» Required work
The records should be repeated word for word, pictures excluded.

------------------------

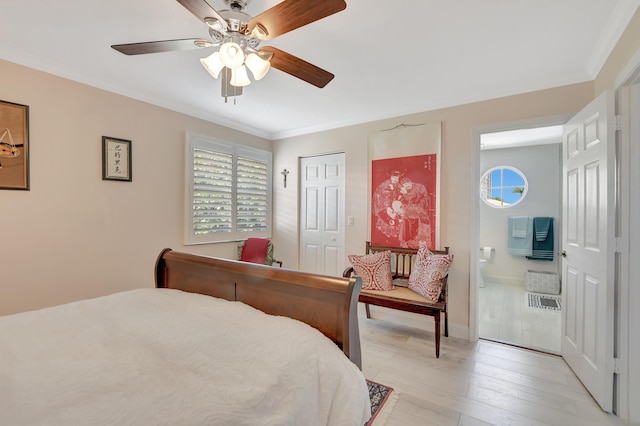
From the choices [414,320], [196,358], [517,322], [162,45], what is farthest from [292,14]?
[517,322]

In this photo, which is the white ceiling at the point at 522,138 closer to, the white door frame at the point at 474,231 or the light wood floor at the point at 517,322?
the white door frame at the point at 474,231

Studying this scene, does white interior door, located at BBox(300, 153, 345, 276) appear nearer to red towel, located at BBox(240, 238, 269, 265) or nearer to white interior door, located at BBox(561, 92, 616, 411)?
red towel, located at BBox(240, 238, 269, 265)

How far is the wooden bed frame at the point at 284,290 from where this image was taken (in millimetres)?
1415

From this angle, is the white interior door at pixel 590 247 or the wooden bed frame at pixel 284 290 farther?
the white interior door at pixel 590 247

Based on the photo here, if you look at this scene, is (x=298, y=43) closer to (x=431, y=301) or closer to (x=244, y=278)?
(x=244, y=278)

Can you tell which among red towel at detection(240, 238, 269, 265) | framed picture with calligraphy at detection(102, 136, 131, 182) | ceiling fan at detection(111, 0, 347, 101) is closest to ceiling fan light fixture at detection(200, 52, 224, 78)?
ceiling fan at detection(111, 0, 347, 101)

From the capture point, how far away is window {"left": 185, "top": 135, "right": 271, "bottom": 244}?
345 centimetres

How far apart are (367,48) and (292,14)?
987 mm

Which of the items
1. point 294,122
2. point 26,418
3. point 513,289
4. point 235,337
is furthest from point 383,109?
point 513,289

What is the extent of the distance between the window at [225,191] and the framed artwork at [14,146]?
1.35 meters

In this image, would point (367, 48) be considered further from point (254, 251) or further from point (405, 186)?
point (254, 251)

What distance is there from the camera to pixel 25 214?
2.29 metres

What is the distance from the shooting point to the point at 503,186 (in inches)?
209

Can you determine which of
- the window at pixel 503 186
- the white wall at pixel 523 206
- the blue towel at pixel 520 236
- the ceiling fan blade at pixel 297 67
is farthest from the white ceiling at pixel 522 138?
the ceiling fan blade at pixel 297 67
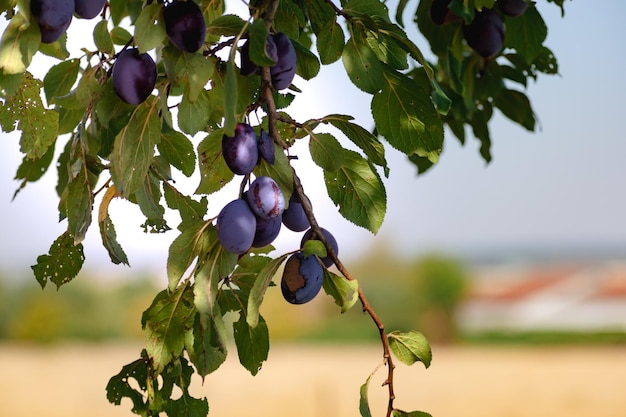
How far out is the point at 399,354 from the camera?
2.31 feet

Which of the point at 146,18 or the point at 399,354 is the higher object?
the point at 146,18

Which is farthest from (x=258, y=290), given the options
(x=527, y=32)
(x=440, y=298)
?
(x=440, y=298)

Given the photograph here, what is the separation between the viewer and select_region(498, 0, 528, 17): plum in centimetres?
96

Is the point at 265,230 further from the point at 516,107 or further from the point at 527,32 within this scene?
the point at 516,107

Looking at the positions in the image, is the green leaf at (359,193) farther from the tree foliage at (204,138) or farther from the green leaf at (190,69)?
the green leaf at (190,69)

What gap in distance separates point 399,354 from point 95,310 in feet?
25.1

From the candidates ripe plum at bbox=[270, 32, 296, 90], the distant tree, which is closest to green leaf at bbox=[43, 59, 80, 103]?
ripe plum at bbox=[270, 32, 296, 90]

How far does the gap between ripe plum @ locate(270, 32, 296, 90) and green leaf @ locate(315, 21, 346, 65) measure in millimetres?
82

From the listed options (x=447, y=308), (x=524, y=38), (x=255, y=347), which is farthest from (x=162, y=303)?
(x=447, y=308)

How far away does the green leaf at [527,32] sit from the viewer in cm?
105

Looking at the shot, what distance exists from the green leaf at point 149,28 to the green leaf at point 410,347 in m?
0.31

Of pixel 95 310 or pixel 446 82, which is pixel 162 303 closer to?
pixel 446 82

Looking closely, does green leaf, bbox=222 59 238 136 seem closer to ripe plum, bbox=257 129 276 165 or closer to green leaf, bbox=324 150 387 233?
ripe plum, bbox=257 129 276 165

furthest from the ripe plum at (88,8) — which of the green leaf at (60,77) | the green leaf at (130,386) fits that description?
the green leaf at (130,386)
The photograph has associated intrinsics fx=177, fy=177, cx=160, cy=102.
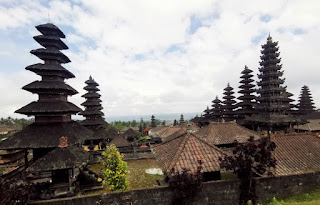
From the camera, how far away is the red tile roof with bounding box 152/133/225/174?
9.56m

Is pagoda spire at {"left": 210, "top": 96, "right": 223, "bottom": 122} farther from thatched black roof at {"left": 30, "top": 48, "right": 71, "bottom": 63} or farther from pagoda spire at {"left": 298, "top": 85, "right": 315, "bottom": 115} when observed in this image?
thatched black roof at {"left": 30, "top": 48, "right": 71, "bottom": 63}

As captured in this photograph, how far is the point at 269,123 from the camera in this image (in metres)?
29.3

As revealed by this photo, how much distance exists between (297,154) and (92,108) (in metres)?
28.6

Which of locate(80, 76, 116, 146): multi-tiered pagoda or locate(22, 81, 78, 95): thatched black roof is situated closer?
locate(22, 81, 78, 95): thatched black roof

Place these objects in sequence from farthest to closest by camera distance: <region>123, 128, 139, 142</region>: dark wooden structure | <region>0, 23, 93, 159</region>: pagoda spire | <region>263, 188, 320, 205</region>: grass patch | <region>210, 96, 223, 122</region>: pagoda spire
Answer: <region>210, 96, 223, 122</region>: pagoda spire
<region>123, 128, 139, 142</region>: dark wooden structure
<region>0, 23, 93, 159</region>: pagoda spire
<region>263, 188, 320, 205</region>: grass patch

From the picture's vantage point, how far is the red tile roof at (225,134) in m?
18.1

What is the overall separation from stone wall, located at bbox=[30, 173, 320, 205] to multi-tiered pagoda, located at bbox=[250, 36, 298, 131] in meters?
21.1

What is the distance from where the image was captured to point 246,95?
3981 centimetres

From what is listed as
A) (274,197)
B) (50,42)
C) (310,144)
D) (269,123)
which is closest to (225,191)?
(274,197)

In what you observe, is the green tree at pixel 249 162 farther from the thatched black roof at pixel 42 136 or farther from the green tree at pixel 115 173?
the thatched black roof at pixel 42 136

------------------------

» Result of the task
From the choices [414,320], [196,358], [517,322], [162,45], what is farthest from [292,14]?
[517,322]

In this photo, which is the white ceiling at the point at 522,138 closer to, the white door frame at the point at 474,231 or the light wood floor at the point at 517,322?
the white door frame at the point at 474,231

Studying this scene, does white interior door, located at BBox(300, 153, 345, 276) appear nearer to red towel, located at BBox(240, 238, 269, 265) or nearer to white interior door, located at BBox(561, 92, 616, 411)?
red towel, located at BBox(240, 238, 269, 265)

How far is the wooden bed frame at the point at 284,290 from where this image was taken (in millimetres)?
1415

From this angle, is the white interior door at pixel 590 247 or the wooden bed frame at pixel 284 290 farther?
the white interior door at pixel 590 247

Based on the photo here, if you look at this scene, is (x=298, y=43) closer to (x=431, y=301) or closer to (x=244, y=278)?
(x=244, y=278)

Can you tell which among red towel at detection(240, 238, 269, 265) | framed picture with calligraphy at detection(102, 136, 131, 182) | ceiling fan at detection(111, 0, 347, 101) is closest to ceiling fan light fixture at detection(200, 52, 224, 78)?
ceiling fan at detection(111, 0, 347, 101)

From the capture point, how far away is window {"left": 185, "top": 135, "right": 271, "bottom": 244}?
345 centimetres

How far apart are (367,48) and (292,14)?
987 mm

Which of the items
1. point 294,122
2. point 26,418
3. point 513,289
4. point 235,337
is furthest from point 383,109?
point 513,289

What is the extent of the distance between the window at [225,191] and the framed artwork at [14,146]?
1.35 meters

In this image, would point (367, 48) be considered further from point (254, 251) or further from point (405, 186)?
point (254, 251)

What distance is there from the camera to pixel 25 214?
2.29 metres

What is the distance from the shooting point to the point at 503,186 (in inches)?
209

Can you determine which of
- the window at pixel 503 186
- the white wall at pixel 523 206
- the blue towel at pixel 520 236
- the ceiling fan blade at pixel 297 67
is farthest from the white ceiling at pixel 522 138?
the ceiling fan blade at pixel 297 67
How far out is the point at 399,354 from the camera?
2.31 feet

Which of the point at 146,18 or the point at 399,354 is the higher object?
the point at 146,18

Which is farthest from (x=258, y=290), given the options
(x=527, y=32)
(x=440, y=298)
?
(x=440, y=298)

Given the photograph here, what is the separation between the viewer and select_region(498, 0, 528, 17): plum in centimetres?
96

Is the point at 265,230 further from the point at 516,107 or further from the point at 527,32 within this scene?
the point at 516,107

Looking at the positions in the image, is the green leaf at (359,193) farther from the tree foliage at (204,138) or farther from the green leaf at (190,69)?
the green leaf at (190,69)

What gap in distance separates point 399,354 from point 95,310 in feet?
25.1

From the candidates ripe plum at bbox=[270, 32, 296, 90], the distant tree, which is closest to green leaf at bbox=[43, 59, 80, 103]?
ripe plum at bbox=[270, 32, 296, 90]

How far does the gap between ripe plum @ locate(270, 32, 296, 90) and green leaf @ locate(315, 21, 346, 65) measure in millimetres?
82

From the listed options (x=447, y=308), (x=524, y=38), (x=255, y=347), which is farthest from (x=162, y=303)?
(x=447, y=308)

How far away does the green leaf at [527,32] sit from the viewer in cm?
105

Looking at the shot, what distance exists from the green leaf at point 149,28 to the green leaf at point 410,347 in m?
0.31

Of pixel 95 310 or pixel 446 82, which is pixel 162 303 closer to?
pixel 446 82

Looking closely, does green leaf, bbox=222 59 238 136 seem closer to ripe plum, bbox=257 129 276 165 or closer to green leaf, bbox=324 150 387 233?
ripe plum, bbox=257 129 276 165

furthest from the ripe plum at (88,8) — which of the green leaf at (60,77) | the green leaf at (130,386) fits that description?
the green leaf at (130,386)
The photograph has associated intrinsics fx=177, fy=177, cx=160, cy=102.
From the camera, how far away is the red tile roof with bounding box 152/133/225/174?
9.56m

Is pagoda spire at {"left": 210, "top": 96, "right": 223, "bottom": 122} farther from thatched black roof at {"left": 30, "top": 48, "right": 71, "bottom": 63} or farther from pagoda spire at {"left": 298, "top": 85, "right": 315, "bottom": 115} when observed in this image?
thatched black roof at {"left": 30, "top": 48, "right": 71, "bottom": 63}

As captured in this photograph, how far is the point at 269,123 from the camera in this image (in metres)?
29.3

As revealed by this photo, how much distance exists between (297,154) and (92,108) (in metres)?
28.6

Which of locate(80, 76, 116, 146): multi-tiered pagoda or locate(22, 81, 78, 95): thatched black roof is situated closer?
locate(22, 81, 78, 95): thatched black roof

Place these objects in sequence from farthest to closest by camera distance: <region>123, 128, 139, 142</region>: dark wooden structure | <region>0, 23, 93, 159</region>: pagoda spire | <region>263, 188, 320, 205</region>: grass patch | <region>210, 96, 223, 122</region>: pagoda spire
Answer: <region>210, 96, 223, 122</region>: pagoda spire
<region>123, 128, 139, 142</region>: dark wooden structure
<region>0, 23, 93, 159</region>: pagoda spire
<region>263, 188, 320, 205</region>: grass patch

From the picture's vantage point, how far is the red tile roof at (225,134) in m?
18.1

What is the overall separation from stone wall, located at bbox=[30, 173, 320, 205] to multi-tiered pagoda, located at bbox=[250, 36, 298, 131] in meters?
21.1

What is the distance from where the image was captured to point 246,95?
3981 centimetres

From what is listed as
A) (274,197)
B) (50,42)
C) (310,144)
D) (269,123)
which is closest to (225,191)?
(274,197)

In what you observe, is the green tree at pixel 249 162 farther from the thatched black roof at pixel 42 136 or farther from the green tree at pixel 115 173?
the thatched black roof at pixel 42 136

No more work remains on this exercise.